Tableau des rôles et responsabilités
Quête
Rôle de l'IA
responsable ultime
Générer des alternatives d'itinéraire
Scénario, prédiction
capitaine
Confirmation d'itinéraire et UKC
Avertissement/brouillon
Capitaine/officier de navigation
optimisation du carburant
compte, suggestion
Capitaine/compagnie
Détection des anomalies des machines
marquage
ingénieur en chef
décision alimentaire
Recommandation prioritaire
ingénieur en chef
Recherche réglementaire
Rediriger vers la source
Officier + texte officiel
Manœuvre COLREG
(Par décision)
Officier/capitaine de quart
Erreurs courantes
- Penser que l’IA est le décideur. L'IA suggère ; Le capitaine/chef mécanicien prend les décisions et en porte la responsabilité.
- Ne pas connecter la sortie à la source. Quel modèle météo, quelle carte, quel capteur ? Les résultats non sourcés ne peuvent pas être vérifiés.
- Prendre une hallucination pour la réalité. L'IA peut inventer un élément, une règle de port ou une profondeur inexistante ; Une confirmation auprès d'une source officielle est requise.
- Sacrifier la vérification de sécurité au profit de la rapidité. Les économies de temps et de carburant ne dépassent jamais l'UKC et la confirmation de non-participation.
- Téléchargement de données confidentielles/commerciales sur le véhicule sans discernement. Le manifeste de fret, l'itinéraire, les contrats commerciaux sont sensibles ; véhicule homologué et masquage obligatoire.
En résumé
Le secteur maritime est un domaine critique pour la sécurité et l’IA est ici un assistant d’aide à la décision, pas un décideur. IA ; permet de gagner du temps sur l'itinéraire, le carburant, la météo, la documentation, la surveillance des machines et la recherche réglementaire ; mais l'approbation de l'itinéraire, les manœuvres, l'arrêt du moteur et les décisions d'urgence relèvent des humains, principalement du capitaine et du chef mécanicien. Chaque sortie doit passer un filtre en trois étapes (attribuer à la source, vérifier avec un outil indépendant, passer par un examen par des experts). Les résultats de l’IA ne remplacent pas l’approbation d’un expert compétent.
Tâche de candidature
Décrivez votre propre type de navire (ou un navire imaginaire). Demandez à l'IA de rédiger deux itinéraires alternatifs en utilisant le modèle « Invite forte » ci-dessus. Filtrez ensuite la sortie en trois étapes : notez la source de chaque numéro, indiquez quel outil secondaire (ECDIS, courbe de performance) vous utiliserez et répertoriez les points de « confirmation requise » signalés par l'IA.
liste de contrôle
- [ ] J'ai positionné l'IA comme un outil d'aide à la décision ; Je prends la décision.
- [ ] J'ai connecté chaque sortie à la source (modèle météo, carte, capteur).
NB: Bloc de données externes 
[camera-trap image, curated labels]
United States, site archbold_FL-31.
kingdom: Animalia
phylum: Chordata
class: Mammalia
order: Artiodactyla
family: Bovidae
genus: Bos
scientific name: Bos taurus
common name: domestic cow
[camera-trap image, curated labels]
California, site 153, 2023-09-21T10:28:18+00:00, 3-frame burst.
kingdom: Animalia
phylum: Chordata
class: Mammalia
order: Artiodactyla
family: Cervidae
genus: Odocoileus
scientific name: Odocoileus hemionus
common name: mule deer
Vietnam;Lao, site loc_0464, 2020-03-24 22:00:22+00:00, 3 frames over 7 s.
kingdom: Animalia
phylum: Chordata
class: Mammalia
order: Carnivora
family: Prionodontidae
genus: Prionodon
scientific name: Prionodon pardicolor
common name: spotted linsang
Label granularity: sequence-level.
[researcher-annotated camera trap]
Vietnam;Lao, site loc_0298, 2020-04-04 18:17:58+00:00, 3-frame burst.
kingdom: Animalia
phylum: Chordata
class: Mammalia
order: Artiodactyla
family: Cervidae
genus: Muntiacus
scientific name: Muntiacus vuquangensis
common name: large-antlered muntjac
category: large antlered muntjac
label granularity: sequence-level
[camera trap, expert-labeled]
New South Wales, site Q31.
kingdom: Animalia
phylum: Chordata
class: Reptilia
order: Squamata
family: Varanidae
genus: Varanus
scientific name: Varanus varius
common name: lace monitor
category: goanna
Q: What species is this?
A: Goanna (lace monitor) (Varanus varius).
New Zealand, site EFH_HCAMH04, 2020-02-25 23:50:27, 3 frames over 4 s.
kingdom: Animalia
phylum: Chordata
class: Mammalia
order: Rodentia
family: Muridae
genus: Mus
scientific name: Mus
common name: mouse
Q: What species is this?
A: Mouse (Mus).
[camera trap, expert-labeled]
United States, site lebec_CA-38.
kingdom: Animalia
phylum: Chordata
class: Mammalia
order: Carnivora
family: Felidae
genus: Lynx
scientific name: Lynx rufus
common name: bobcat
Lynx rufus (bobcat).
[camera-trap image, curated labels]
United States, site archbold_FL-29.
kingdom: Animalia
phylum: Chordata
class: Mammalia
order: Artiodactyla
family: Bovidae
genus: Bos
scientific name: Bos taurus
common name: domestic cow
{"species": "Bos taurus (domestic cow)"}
- [ ] J'ai confirmé les recommandations avec un outil indépendant (ECDIS, courbe de performance, mesure manuelle).
- [ ] J'ai vérifié les informations sur la législation/la profondeur/les règles auprès de la source officielle ; J'ai vérifié s'il y avait des hallucinations.
- [ ] J'ai donné la priorité à la vérification de sécurité plutôt qu'aux gains de vitesse/carburant et j'ai protégé les données sensibles.